Wong rose to prominence as a student leader during Hong Kong’s 2014 Umbrella Movement protests for universal suffrage. Since then, he has been an outspoken pro-democracy voice in the Chinese special administrative region. That made him a target when Beijing imposed a sweeping national security law on Hong Kong that has severely restricted political speech. Wong was a high-profile supporter of the anti-government protests last year that led to Beijing imposing the new law, although the movement was largely leaderless.
Wong is among a growing number of activists being charged for various relatively minor offenses. Notably, fewer charges have been brought under the controversial national security law itself. However, with Beijing’s encouragement, Hong Kong authorities have been pursuing charges against major opposition figures for illegal assembly and other minor infractions in what some call a campaign to harass and intimidate.

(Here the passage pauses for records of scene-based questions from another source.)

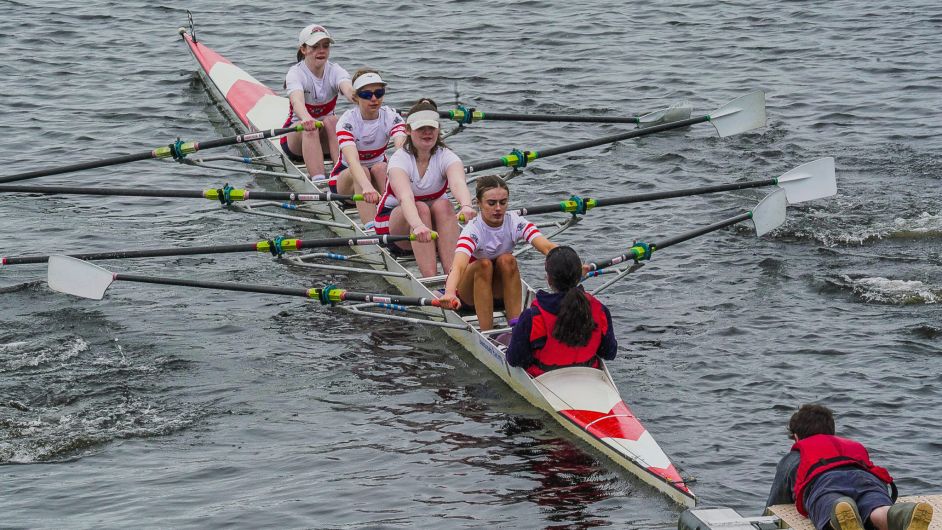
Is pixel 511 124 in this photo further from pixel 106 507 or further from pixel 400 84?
pixel 106 507

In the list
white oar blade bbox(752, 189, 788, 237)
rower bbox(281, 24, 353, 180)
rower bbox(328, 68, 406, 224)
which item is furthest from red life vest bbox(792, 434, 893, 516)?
rower bbox(281, 24, 353, 180)

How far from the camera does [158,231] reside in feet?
46.9

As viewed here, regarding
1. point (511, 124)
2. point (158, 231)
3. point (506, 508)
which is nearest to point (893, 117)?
point (511, 124)

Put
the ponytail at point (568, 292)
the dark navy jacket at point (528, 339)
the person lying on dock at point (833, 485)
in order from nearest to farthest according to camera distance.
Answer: the person lying on dock at point (833, 485) → the ponytail at point (568, 292) → the dark navy jacket at point (528, 339)

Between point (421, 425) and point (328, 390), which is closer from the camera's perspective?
point (421, 425)

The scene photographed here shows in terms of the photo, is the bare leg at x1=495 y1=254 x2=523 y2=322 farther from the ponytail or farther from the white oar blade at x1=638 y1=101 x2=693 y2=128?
the white oar blade at x1=638 y1=101 x2=693 y2=128

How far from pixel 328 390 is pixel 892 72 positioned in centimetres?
1283

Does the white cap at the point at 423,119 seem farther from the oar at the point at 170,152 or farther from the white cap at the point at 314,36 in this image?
the white cap at the point at 314,36

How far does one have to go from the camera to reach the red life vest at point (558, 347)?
8914mm

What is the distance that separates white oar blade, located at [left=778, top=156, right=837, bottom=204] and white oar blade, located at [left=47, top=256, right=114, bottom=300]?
282 inches

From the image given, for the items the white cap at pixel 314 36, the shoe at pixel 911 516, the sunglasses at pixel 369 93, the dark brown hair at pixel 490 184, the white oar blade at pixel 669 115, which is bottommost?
the shoe at pixel 911 516

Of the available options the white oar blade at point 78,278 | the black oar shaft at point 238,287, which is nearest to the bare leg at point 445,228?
the black oar shaft at point 238,287

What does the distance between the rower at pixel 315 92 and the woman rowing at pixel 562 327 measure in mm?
5537

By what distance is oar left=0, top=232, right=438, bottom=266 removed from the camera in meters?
11.1
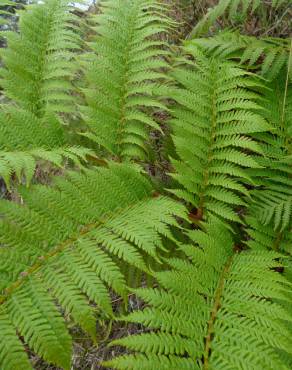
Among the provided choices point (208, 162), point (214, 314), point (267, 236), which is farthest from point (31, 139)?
point (267, 236)

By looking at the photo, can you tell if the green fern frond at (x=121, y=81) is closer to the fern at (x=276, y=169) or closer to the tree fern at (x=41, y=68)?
the tree fern at (x=41, y=68)

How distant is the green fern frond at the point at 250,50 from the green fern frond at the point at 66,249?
802 mm

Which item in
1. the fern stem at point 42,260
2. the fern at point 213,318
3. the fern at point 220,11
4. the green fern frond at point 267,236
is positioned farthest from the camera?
the fern at point 220,11

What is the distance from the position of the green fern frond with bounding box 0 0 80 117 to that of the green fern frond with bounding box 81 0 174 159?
6.0 inches

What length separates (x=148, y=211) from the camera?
173cm

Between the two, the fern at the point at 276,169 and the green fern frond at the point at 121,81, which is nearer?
the fern at the point at 276,169

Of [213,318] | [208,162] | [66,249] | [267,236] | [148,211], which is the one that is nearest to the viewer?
[213,318]

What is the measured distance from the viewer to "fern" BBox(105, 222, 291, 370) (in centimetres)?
123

Many of the charges date back to alleged offenses from the summer and fall of 2019, raising further questions as to the lengthy delay before the arrests.

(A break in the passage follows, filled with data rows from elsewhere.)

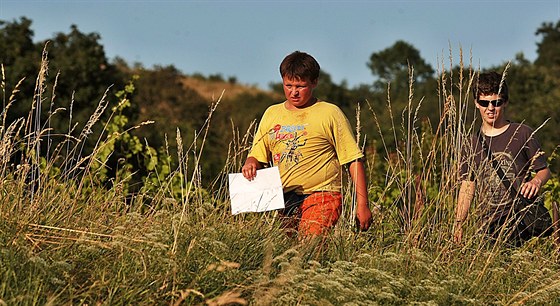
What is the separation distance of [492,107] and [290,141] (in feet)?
4.33

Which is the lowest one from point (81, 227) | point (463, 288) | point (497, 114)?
point (463, 288)

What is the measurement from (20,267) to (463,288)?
1.99m

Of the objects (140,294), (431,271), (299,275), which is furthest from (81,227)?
(431,271)

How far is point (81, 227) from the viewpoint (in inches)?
183

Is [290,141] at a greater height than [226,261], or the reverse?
[290,141]

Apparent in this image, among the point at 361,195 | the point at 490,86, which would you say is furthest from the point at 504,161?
the point at 361,195

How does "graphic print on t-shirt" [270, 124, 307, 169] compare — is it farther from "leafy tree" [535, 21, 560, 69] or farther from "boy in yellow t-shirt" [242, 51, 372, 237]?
"leafy tree" [535, 21, 560, 69]

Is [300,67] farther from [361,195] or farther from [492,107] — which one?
[492,107]

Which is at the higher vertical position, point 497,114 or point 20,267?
point 497,114

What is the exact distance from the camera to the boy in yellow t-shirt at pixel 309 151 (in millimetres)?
5441

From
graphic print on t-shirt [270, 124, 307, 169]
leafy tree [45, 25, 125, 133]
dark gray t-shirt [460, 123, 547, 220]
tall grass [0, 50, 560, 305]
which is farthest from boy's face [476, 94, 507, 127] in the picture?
leafy tree [45, 25, 125, 133]

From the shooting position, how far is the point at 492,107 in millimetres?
5988

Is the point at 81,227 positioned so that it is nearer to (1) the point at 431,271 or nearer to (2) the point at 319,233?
(2) the point at 319,233

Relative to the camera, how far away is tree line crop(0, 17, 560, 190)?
31.7 ft
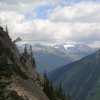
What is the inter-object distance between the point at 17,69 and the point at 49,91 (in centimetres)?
3604

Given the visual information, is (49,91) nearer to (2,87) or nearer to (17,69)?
(17,69)

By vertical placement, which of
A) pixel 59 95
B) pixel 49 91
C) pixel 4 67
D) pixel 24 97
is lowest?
pixel 59 95

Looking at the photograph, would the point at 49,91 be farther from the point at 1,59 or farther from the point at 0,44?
the point at 1,59

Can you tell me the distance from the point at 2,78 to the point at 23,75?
16308 mm

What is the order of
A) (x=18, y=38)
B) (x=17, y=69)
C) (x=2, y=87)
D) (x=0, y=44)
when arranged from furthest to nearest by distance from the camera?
(x=18, y=38) < (x=0, y=44) < (x=17, y=69) < (x=2, y=87)

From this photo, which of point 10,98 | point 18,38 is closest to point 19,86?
point 10,98

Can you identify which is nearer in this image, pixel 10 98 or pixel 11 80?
pixel 10 98

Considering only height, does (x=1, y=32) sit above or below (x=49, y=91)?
above

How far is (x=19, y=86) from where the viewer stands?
6369 cm

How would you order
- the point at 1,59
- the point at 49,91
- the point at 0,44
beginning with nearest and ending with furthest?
the point at 1,59 < the point at 0,44 < the point at 49,91

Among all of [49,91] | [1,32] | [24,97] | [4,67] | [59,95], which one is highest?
[1,32]

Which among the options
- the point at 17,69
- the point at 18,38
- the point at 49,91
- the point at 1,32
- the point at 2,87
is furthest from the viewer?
the point at 18,38

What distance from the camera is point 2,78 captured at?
6278 cm

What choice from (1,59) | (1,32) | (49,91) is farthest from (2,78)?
(49,91)
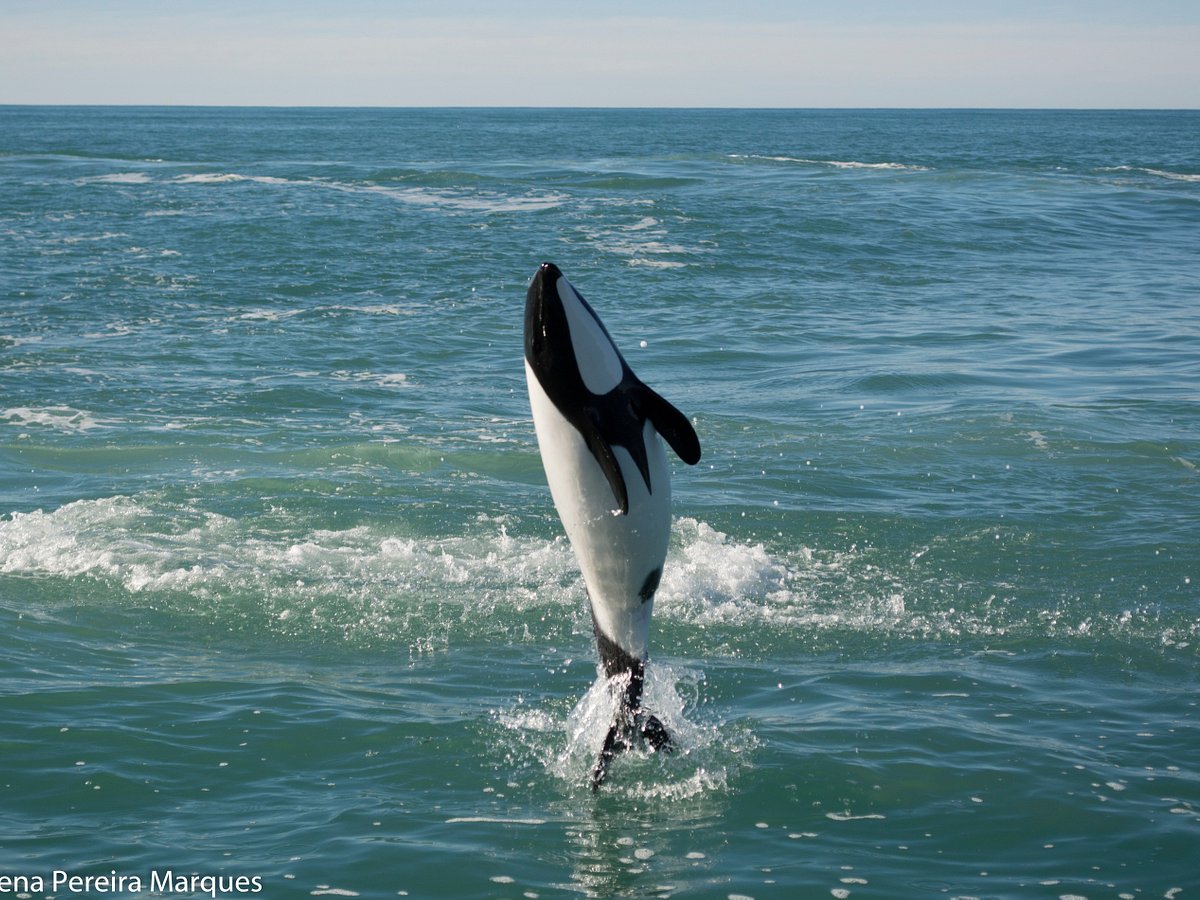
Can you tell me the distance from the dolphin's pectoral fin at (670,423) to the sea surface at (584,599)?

Last year, Wong was barred from running in Hong Kong’s District Council elections due to his alleged support for Hong Kong independence, which would be a crime punishable by up to life in prison under the new national security law. However, the law specifically declares it is not retroactive, meaning it cannot be applied to supposed offenses that took place before July 1, 2020. Since then, Wong has taken some steps to protect himself from national security law-related charges, including resigning from his leadership role in the pro-democracy party Demosisto. The group had been labeled “pro-independence” and thus affiliation with it would be punishable under the new law.
Wong’s fellow Demosisto leaders, Agnes Chow and Nathan Law, also resigned from the party, leading to its disbanding. Since then, the fates of the three young pro-democracy activists showcase the changes underway in Hong Kong’s political sphere.
Chow, 23, was arrested in August and charged with “colluding with foreign forces” under the new national security law (a charge that can apply to simply calling publicly for international sanctions on Hong Kong). She thus faces up to lifetime imprisonment, unlike Wong, who has been hit with multiple lesser charges. (Chow has previously been arrested on charges of illegal assembly, similar to Wong, as well.)
Chow is currently free on bail, but her arrest sparked an outpouring of support, earning her nicknames such as the “Real Mulan” and the “Goddess of Democracy.” Notably, she used to hold British citizenship, but gave it up in 2018 to run in a by-election for Hong Kong’s Legislative Council. She too was banned from standing for election due to her support for “self-determination” for Hong Kong.
Nathan Law, who at 27 qualifies as an elder statesman in Hong Kong’s protest movement, took a different path. He escaped arrest by moving to the United Kingdom shortly after the national security law took effect. He vowed to continue the fight for Hong Kong’s future from exile. Moving abroad gave Law more freedom to speak out, and particularly to engage with international advocacy groups as well as politicians – something now forbidden under the “collusion with foreign forces” umbrella of the national security law. Indeed, the Hong Kong police have issued a warrant for Law’s arrest, according to Chinese state media. CCTV claimed in late July that Law and five other “trouble-makers” are wanted on charges of “incitement to secession and collusion with foreign forces.”
“It has been a tough year for me – leaving my hometown and embarking on an exiled life,” Law wrote on Twitter this week. “But with no regrets, I become more determined to commit myself to the intl advocacy front of the Hong Kong Protest.”
He is set to speak at the Oslo Freedom Forum tomorrow.
Wong, like Chow, chose to remain in Hong Kong, fully cognizant that could mean his imprisonment – and thus the end to his activism. Wong always expected to be targeted for prosecution. “If my voice will not be heard soon, I hope that the international community will continue to speak up for Hong Kong and step up concrete efforts to defend our last bit of freedom,” he wrote in late June, just before the national security law was unveiled.